For me, fill!(zeros_via_calloc(...), ...) is about 2x faster than using zeros on Linux for 1024x1024:
julia> @benchmark fill!(zeros_via_calloc(Float64, 1024, 1024), 5.0)
BenchmarkTools.Trial: 6266 samples with 1 evaluation.
Range (min … max): 600.150 μs … 936.917 μs ┊ GC (min … max): 0.00% … 0.00%
Time (median): 679.553 μs ┊ GC (median): 0.00%
Time (mean ± σ): 674.231 μs ± 43.092 μs ┊ GC (mean ± σ): 0.00% ± 0.00%
▆▄█ ▁ ▁▂▁ ▁
███▅▃▁▂▁▂▂▄▆█▆▄▂▂▄▄▄▃▂▃▅▇█▆▅▅▆█████▇▆▆▇████▆▅▆▇▇▆▆▅▄▃▃▃▄▆▆▇▆▅ ▄
600 μs Histogram: frequency by time 746 μs <
Memory estimate: 8.00 MiB, allocs estimate: 2.
julia> @benchmark fill!(Array{Float64}(undef, 1024, 1024), 5.0)
BenchmarkTools.Trial: 7129 samples with 1 evaluation.
Range (min … max): 392.945 μs … 2.997 ms ┊ GC (min … max): 0.00% … 75.62%
Time (median): 585.374 μs ┊ GC (median): 0.00%
Time (mean ± σ): 697.015 μs ± 265.796 μs ┊ GC (mean ± σ): 11.60% ± 16.13%
▁█▇▃▂
▂▂▃▃▃▄▅█████▇▅▃▂▄█▃▂▃▄▃▂▂▂▁▁▁▂▁▂▄▄▂▂▂▂▁▂▂▃▄▃▂▂▂▂▁▂▂▂▂▂▃▄▃▂▃▃▃ ▃
393 μs Histogram: frequency by time 1.48 ms <
Memory estimate: 8.00 MiB, allocs estimate: 2.

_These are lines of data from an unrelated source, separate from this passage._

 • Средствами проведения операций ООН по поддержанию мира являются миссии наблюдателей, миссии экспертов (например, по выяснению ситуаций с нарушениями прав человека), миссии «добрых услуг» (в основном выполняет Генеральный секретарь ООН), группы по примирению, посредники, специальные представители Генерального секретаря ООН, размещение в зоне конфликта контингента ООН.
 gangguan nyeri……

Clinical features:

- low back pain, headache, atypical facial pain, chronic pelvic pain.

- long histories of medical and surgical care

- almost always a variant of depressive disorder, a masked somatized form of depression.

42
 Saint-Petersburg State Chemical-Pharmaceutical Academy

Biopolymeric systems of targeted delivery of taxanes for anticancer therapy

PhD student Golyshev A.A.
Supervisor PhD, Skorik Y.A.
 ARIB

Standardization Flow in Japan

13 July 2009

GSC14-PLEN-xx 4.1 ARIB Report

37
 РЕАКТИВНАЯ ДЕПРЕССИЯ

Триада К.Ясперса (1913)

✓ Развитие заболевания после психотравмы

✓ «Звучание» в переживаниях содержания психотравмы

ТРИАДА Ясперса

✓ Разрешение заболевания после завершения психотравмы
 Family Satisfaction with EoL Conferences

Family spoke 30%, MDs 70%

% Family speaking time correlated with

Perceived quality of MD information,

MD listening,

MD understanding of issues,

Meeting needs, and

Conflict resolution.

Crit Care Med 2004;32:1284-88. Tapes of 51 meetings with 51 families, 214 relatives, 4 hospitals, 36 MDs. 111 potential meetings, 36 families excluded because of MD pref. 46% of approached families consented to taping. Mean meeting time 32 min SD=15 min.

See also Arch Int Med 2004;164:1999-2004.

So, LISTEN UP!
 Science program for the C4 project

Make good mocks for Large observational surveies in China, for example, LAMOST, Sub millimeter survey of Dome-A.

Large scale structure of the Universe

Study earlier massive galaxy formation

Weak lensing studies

julia> @benchmark fill!(zeros(Float64, 1024, 1024), 5.0)
BenchmarkTools.Trial: 3600 samples with 1 evaluation.
Range (min … max): 1.120 ms … 4.245 ms ┊ GC (min … max): 0.00% … 68.09%
Time (median): 1.226 ms ┊ GC (median): 0.00%
Time (mean ± σ): 1.384 ms ± 340.695 μs ┊ GC (mean ± σ): 9.07% ± 13.24%
▁█▃
▃▅████▄▄▄▅▇▅▆▂▂▂▁▁▁▁▁▁▁▁▁▁▁▁▁▁▁▁▁▁▁▁▁▁▁▁▁▁▁▂▃▄▅▄▃▂▁▁▁▁▁▁▁▂▄ ▃
1.12 ms Histogram: frequency by time 2.31 ms <
Memory estimate: 8.00 MiB, allocs estimate: 2.
Maybe more like your WSL2 results than Windows though, in that it is still slower than an undef array?